- **DIRECTIVE**
From the line containing "Which of rect(236, 233, 256, 267): dog's" through the last line of the data, return those lines exactly as written and nothing more.

- **Collected data entries**
'''

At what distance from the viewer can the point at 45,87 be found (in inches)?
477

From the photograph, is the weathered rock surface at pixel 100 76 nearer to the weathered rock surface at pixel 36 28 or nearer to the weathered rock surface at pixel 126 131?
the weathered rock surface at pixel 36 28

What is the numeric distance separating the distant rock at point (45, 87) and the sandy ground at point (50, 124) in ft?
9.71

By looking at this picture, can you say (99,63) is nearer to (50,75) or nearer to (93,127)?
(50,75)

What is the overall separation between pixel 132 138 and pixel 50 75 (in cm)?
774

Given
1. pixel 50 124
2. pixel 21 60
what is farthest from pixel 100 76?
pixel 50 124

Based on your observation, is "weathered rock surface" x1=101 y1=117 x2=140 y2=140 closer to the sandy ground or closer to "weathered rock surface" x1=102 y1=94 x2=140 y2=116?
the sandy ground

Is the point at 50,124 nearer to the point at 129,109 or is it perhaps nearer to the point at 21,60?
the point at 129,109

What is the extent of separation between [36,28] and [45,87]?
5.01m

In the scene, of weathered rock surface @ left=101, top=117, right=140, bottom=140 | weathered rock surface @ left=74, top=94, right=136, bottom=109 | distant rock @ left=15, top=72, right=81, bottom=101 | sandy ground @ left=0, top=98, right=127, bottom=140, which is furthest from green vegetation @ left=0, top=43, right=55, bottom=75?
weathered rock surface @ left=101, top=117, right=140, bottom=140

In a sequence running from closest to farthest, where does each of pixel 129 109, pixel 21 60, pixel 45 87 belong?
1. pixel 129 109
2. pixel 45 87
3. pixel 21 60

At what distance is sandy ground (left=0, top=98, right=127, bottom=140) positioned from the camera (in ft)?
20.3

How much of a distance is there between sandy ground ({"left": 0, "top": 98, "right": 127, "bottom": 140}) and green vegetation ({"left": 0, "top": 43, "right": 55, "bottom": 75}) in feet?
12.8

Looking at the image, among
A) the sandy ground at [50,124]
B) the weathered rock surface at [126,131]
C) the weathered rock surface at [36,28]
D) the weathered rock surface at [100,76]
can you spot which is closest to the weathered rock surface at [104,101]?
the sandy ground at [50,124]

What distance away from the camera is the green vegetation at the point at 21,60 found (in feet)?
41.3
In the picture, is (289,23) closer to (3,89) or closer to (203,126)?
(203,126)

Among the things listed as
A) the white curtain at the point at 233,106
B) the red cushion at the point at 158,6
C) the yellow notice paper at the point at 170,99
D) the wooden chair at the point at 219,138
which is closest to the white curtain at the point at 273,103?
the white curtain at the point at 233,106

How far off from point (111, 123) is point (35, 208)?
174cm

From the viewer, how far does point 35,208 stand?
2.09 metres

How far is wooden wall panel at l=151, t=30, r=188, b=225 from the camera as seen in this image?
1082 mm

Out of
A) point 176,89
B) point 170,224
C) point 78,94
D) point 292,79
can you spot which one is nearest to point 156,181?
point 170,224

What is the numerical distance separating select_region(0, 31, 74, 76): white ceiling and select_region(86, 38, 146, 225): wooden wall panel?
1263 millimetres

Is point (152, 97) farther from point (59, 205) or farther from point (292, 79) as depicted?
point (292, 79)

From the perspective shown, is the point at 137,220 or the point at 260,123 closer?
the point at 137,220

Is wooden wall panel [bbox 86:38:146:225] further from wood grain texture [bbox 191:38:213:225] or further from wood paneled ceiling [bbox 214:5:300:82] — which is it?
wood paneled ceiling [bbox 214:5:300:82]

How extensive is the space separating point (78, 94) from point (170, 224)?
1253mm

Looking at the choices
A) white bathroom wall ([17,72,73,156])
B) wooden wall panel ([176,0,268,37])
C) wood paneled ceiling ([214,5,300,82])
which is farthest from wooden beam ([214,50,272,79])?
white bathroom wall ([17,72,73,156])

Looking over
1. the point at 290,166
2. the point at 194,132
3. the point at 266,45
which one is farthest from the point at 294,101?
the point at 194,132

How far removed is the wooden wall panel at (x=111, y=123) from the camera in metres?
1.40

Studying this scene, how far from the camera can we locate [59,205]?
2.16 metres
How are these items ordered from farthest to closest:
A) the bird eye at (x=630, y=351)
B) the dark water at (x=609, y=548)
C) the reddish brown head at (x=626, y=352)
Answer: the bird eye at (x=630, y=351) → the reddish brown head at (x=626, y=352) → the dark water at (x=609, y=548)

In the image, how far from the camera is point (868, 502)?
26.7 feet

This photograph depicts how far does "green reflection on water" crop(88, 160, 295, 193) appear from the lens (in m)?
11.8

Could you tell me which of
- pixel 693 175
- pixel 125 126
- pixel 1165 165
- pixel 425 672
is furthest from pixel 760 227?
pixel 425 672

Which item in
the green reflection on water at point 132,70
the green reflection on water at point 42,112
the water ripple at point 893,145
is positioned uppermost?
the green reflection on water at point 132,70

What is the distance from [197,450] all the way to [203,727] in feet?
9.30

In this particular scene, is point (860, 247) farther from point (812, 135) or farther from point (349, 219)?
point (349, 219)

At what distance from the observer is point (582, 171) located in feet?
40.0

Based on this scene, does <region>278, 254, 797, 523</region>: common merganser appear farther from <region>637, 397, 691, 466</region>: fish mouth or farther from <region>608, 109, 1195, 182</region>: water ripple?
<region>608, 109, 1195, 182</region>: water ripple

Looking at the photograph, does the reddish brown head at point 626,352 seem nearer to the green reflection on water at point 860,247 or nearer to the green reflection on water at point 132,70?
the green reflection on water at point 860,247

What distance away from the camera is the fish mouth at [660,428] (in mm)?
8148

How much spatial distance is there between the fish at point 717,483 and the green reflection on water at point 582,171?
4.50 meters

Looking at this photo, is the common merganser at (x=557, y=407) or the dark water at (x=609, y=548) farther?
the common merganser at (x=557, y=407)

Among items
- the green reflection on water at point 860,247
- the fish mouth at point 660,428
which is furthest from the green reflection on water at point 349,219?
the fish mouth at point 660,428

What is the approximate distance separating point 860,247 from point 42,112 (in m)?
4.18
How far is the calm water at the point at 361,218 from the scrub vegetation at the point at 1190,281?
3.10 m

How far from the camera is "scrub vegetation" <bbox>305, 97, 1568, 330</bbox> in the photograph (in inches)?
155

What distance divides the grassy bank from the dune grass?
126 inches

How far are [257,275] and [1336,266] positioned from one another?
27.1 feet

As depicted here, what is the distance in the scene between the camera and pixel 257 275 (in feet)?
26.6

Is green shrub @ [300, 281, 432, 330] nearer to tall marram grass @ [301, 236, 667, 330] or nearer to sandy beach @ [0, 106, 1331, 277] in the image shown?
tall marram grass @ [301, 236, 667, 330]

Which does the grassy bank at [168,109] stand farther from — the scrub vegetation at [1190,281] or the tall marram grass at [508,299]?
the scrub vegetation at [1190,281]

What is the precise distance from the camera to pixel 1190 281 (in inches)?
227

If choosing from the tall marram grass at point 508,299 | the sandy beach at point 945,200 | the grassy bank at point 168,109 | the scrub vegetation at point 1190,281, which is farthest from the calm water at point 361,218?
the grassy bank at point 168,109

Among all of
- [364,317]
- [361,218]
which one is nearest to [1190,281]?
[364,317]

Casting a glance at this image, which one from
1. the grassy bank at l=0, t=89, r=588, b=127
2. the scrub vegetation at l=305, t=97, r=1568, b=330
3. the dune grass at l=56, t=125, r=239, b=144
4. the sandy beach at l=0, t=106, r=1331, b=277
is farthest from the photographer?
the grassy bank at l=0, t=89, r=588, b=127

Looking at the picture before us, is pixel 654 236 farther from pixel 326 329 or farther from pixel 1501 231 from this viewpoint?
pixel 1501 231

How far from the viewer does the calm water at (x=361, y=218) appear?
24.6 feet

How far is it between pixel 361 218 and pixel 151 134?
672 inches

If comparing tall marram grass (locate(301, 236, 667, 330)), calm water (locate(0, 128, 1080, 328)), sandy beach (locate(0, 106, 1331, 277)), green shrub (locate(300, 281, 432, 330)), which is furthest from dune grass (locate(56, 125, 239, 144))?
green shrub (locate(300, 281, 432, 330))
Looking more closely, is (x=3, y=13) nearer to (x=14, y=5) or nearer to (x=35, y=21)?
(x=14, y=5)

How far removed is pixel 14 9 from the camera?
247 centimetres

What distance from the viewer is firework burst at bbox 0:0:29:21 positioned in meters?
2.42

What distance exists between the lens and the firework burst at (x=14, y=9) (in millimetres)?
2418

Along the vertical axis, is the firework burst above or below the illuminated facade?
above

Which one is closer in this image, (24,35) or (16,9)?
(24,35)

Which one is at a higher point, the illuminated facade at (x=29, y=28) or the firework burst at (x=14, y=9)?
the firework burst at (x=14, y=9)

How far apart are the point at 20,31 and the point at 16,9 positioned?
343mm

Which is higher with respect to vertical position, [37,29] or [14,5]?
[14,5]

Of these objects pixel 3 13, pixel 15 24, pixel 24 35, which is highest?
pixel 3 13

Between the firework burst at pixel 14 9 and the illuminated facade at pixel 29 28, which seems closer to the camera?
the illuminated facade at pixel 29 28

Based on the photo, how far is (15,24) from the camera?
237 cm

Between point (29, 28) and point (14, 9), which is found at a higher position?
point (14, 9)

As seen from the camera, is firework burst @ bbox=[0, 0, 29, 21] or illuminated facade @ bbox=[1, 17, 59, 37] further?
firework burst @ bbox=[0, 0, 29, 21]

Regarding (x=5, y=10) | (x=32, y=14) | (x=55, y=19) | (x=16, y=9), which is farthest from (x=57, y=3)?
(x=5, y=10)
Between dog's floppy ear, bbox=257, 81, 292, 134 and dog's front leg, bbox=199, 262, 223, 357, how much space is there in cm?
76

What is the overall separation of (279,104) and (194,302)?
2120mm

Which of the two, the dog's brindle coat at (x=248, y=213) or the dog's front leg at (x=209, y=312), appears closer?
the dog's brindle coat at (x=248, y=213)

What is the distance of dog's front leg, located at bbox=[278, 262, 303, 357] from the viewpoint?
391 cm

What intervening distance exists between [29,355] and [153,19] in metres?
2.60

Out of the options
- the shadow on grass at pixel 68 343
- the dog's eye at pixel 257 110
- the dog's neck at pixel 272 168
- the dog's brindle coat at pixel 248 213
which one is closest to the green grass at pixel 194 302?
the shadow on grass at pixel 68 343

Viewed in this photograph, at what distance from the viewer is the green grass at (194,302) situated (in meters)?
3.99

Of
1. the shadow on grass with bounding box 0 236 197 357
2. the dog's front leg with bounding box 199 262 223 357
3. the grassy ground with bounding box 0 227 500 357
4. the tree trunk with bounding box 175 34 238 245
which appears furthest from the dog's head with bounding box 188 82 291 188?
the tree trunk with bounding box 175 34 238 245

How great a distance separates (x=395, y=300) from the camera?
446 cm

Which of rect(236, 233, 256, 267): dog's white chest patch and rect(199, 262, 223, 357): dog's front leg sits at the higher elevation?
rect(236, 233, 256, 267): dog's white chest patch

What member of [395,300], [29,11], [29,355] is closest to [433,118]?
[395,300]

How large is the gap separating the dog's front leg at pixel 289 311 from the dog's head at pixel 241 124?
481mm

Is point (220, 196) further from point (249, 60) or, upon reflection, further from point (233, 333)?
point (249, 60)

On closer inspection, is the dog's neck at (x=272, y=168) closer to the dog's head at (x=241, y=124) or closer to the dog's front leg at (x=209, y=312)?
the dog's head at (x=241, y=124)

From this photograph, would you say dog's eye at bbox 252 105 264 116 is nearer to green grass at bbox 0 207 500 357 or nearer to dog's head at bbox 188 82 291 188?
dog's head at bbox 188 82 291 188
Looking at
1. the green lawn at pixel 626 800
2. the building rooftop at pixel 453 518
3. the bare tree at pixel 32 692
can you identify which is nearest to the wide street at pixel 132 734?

'''

- **SOLUTION TO THIS TASK**
Which of rect(236, 233, 256, 267): dog's white chest patch and rect(199, 262, 223, 357): dog's front leg sits at the higher elevation?
rect(236, 233, 256, 267): dog's white chest patch

What member of [395,300], [29,11], [29,355] is closest to [433,118]?
[395,300]

How large is the gap separating the dog's front leg at pixel 289 311 from the dog's head at pixel 241 124?
481mm

Is point (220, 196) further from point (249, 60) or, upon reflection, further from point (233, 333)?
point (249, 60)

On closer inspection, is the dog's neck at (x=272, y=168) closer to the dog's head at (x=241, y=124) or closer to the dog's front leg at (x=209, y=312)?
the dog's head at (x=241, y=124)

From this photograph, would you say dog's eye at bbox 252 105 264 116 is nearer to green grass at bbox 0 207 500 357 or nearer to dog's head at bbox 188 82 291 188?
dog's head at bbox 188 82 291 188
Looking at
1. the green lawn at pixel 626 800
2. the building rooftop at pixel 453 518
3. the bare tree at pixel 32 692
can you identify which is nearest to the wide street at pixel 132 734?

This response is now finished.